For the most part I don’t mind my day job. It wasn’t my dream to sit at a desk for most of the day but it pays the bills and most days I don’t have to take any work home. My personal life and my professional lives generally stay separate. I’ve been fortunate enough to sleep peacefully not needing to worry about work.
At the first of this year, though, things changed drastically. My employer closed my office location to consolidate with the larger one across town. It was a massive, exhausting undertaking.
On top of the much, much, much longer commute to and from the office, all of a sudden pretty much everything that could have gone wrong did go wrong. It’s sort of amusing and sort of “is this their way of showing me I’m not wanted?”

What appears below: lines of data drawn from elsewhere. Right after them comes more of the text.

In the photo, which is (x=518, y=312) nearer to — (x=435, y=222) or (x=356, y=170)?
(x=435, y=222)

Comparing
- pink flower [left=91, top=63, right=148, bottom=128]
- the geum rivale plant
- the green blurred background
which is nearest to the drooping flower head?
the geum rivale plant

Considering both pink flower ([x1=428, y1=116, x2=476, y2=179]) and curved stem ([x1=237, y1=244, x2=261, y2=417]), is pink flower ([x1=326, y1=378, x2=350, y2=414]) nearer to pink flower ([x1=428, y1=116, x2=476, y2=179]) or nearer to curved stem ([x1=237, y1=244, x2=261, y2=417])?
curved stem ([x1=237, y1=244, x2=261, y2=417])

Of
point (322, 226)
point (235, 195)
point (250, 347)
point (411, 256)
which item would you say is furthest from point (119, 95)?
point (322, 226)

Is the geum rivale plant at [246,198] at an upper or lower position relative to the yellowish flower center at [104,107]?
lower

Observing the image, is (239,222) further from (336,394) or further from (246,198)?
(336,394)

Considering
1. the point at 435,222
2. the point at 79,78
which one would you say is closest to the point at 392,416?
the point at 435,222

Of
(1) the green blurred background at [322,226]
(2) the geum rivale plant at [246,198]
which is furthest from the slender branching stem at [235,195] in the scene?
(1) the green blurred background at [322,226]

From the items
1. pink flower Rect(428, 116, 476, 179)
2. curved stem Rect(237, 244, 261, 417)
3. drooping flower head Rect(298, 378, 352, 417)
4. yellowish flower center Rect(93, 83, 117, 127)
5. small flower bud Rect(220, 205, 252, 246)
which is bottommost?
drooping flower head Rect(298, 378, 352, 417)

On day one in the new building, my computer monitors decided they didn’t like the move and quit working. I was also locked out (twice) because-although it had been requested-security took their sweet time activating my key card. This meant I had to walk around the outside of the building to the front door and beg to be let in. (If I didn’t have a Fitbit counting my steps, this wouldn’t have been quite as amusing.)
Inexplicably the issues kept happening: Someone stole my office chair for their own use not realizing that it wasn’t an extra. A totally different someone decided to remove the temporary dividing wall to my office. So, up until a day ago there was still a gaping hole that looked like a tornado had ripped it off. (Bizarre!)
The very worst of it came when I discovered that HR had not renewed my health insurance as of January 1st. I was in the process of trying to use said health insurance at the time. That evening I drove home wondering if they were just planning to lay me off and forgot to tell me. (So far no one has been willing to confirm or deny that theory.)
As you can imagine all this stuff is making it really difficult to do my job and to just focus on doing thing well. I’m beginning to feel like Job of the Old Testament if he had worked in an office in the 21st century.
In fact, I’ve begun to read the Book of Job as a result. The nice thing about Job is that it’s equal parts reality and a dash of “things could be much worse.” I know there are probably millions of people who would kill for a job whether or not they had a chair, a wall, or health insurance. I also know that I could have really suffered through a tornado or boils all over my body.
As a result I really hooked onto the wonderful reminder in Job Chapter 5:
As for me, I would seek God,
and to God would I commit my cause,
9 who does great things and unsearchable,
marvelous things without number:
10 he gives rain on the earth
and sends waters on the fields;
11 he sets on high those who are lowly,
and those who mourn are lifted to safety.
Moral of my story: Don’t focus on the job. Focus on God. He knows what He’s doing.